Storing text in text files?

Hey guys,

Do you think sites like W3Schools uses server side scripting to pull the majority of its text content from a database with text fields, or from text files? or do you think they have individual php files with the text already formatted with HTML?

Does this question make sense?

How about Wikipedia?

IMHO, in this age of quite powerful RDBMSes, I don’t think any sites do use the file system rather than the database so neither w3schools nor wikipedia are using files to store the contents.

So for example, is it correct to say the text on one of w3 school’s pages is stored in a few fields of a database, and then every time someone accesses that page, the server must run the necessary queries?

I’d be fairly certain both sites are using a database driven CMS for their content.

Yes but the queries don’t have to run every time if any caching system is used.

Caching system on the client? Or the server? Or both?

How far do you think they would go in a single database field? A whole paragraph of text? A whole page?

Hi,

Most of the CMS sites are build with DB, If you try it with filesystem then it is difficlt to mange the sites with huge content.

So do you think they will store like 5 paragraphs of text (like a plot of a movie) all in one field in a table of a database? Or do you think they would use multiple fields? I don’t know how big a field can get for this purpose.

Yes, you can easily store 5 paragraphs of text in a database field.

In fact, you can store up to 2 GB in a (MySQL) database field, I think, as long as your hardware supports it.

It’s also quite possible they’ve split the content into several different fields.

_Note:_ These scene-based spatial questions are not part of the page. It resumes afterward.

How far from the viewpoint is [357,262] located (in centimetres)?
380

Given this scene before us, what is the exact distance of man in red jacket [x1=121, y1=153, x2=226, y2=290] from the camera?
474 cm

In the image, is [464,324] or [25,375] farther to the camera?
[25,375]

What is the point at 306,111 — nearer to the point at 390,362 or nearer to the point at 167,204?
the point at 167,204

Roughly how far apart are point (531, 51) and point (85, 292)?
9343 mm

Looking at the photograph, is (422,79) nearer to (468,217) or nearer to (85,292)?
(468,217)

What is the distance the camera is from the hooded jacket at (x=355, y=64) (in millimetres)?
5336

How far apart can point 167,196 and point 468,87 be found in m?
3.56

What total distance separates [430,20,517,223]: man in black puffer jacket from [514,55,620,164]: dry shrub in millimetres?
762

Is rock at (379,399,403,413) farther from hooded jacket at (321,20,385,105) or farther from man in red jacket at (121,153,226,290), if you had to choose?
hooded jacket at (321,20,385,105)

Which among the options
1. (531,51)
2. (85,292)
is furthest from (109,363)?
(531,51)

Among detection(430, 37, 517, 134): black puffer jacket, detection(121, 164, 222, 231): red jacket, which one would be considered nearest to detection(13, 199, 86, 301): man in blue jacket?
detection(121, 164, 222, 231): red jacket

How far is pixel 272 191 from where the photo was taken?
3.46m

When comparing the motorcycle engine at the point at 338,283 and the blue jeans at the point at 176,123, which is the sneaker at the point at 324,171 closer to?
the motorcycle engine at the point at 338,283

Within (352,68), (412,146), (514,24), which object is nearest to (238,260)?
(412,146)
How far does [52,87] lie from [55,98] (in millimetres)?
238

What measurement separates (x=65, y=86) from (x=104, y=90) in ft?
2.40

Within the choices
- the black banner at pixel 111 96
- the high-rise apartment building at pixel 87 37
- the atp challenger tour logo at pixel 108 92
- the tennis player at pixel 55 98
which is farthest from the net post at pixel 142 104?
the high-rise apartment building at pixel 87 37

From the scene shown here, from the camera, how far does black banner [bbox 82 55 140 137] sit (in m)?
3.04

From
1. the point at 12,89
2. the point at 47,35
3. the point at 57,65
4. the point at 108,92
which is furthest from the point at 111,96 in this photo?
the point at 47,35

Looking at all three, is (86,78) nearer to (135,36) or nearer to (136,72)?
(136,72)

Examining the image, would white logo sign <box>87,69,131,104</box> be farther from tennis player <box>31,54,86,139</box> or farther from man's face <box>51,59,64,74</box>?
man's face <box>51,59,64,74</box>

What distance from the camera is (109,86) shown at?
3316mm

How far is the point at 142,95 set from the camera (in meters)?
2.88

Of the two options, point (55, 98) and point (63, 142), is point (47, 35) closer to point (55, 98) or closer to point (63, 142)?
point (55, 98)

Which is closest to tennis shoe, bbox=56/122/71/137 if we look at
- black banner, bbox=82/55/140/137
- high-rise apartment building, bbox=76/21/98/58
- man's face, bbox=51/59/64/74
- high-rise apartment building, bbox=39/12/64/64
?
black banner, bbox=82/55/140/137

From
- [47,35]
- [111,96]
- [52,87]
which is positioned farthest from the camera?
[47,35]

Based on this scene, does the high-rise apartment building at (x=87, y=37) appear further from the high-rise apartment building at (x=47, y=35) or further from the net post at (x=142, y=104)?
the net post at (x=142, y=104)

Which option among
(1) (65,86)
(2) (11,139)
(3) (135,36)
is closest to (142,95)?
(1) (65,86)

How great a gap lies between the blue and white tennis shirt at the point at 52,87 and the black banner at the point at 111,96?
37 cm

We can’t really say without knowing how their system works. :slight_smile:

Barebones CMS is one of a handful of CMS products that do NOT use a database and relies, instead, on the file system. Here is a performance analysis of it that I put together:

http://barebonescms.com/documentation/performance_analysis/

If there’s a large site in question, such as wikipedia - it’s incredibly STUPID to use filesystem to store data within it.
I’ll elaborate:

  1. Huge websites tend to have a lot of traffic, which means they require a cluster server or sort of a load balancer. They usually have a cluster that’s responsible for handling requests and a cluster that’s in charge of the database. Such decentralized environment cannot rely on what we call filesystem.

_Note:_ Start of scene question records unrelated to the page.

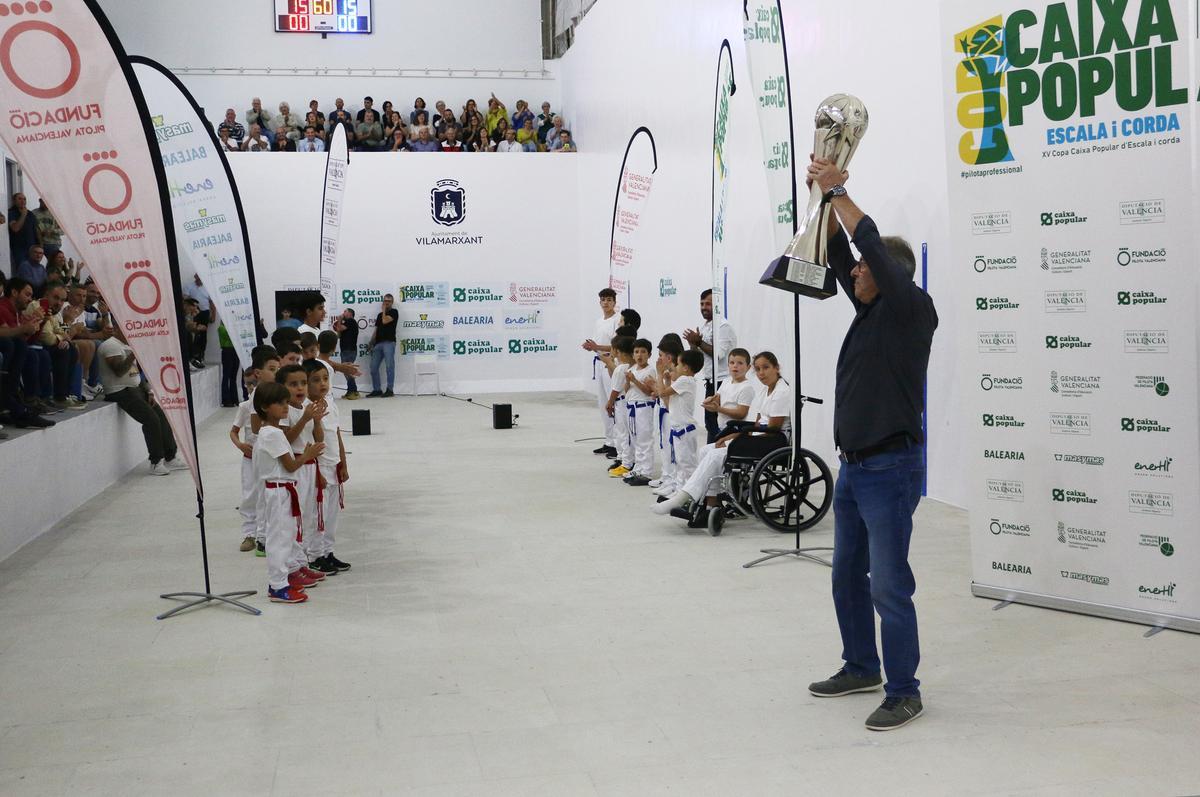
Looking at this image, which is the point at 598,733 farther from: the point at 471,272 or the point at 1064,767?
the point at 471,272

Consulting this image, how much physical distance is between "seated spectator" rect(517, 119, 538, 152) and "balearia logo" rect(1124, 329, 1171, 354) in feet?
56.9

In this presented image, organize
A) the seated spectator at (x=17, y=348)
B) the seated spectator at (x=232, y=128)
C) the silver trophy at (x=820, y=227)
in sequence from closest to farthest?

  2. Huge websites have a ton of data. Now, people usually want to read that data (such as wikipedia), but they also want to search it and do other interesting things that require data manipulation.
    Using a filesystem would require you to find the record out of the billions of records - it’s not “instant” as it sounds immediately, that’s why smart people invented indexes. However, databases excel here because they store data in certain structures to make the most use out of the indexes.
    In short term, and we could argue here for ages but we won’t - on large data-sets (terrabytes and more), databases will operate faster with finding the data than an operating system will.

  3. Optimization of huge websites - the best way to optimize something is to reduce the calls to slow operations - the slowest being something involving hard disk. Hard disk is, in most machines, mechanical unit and there’s time involved in moving the needle to read the head / sector.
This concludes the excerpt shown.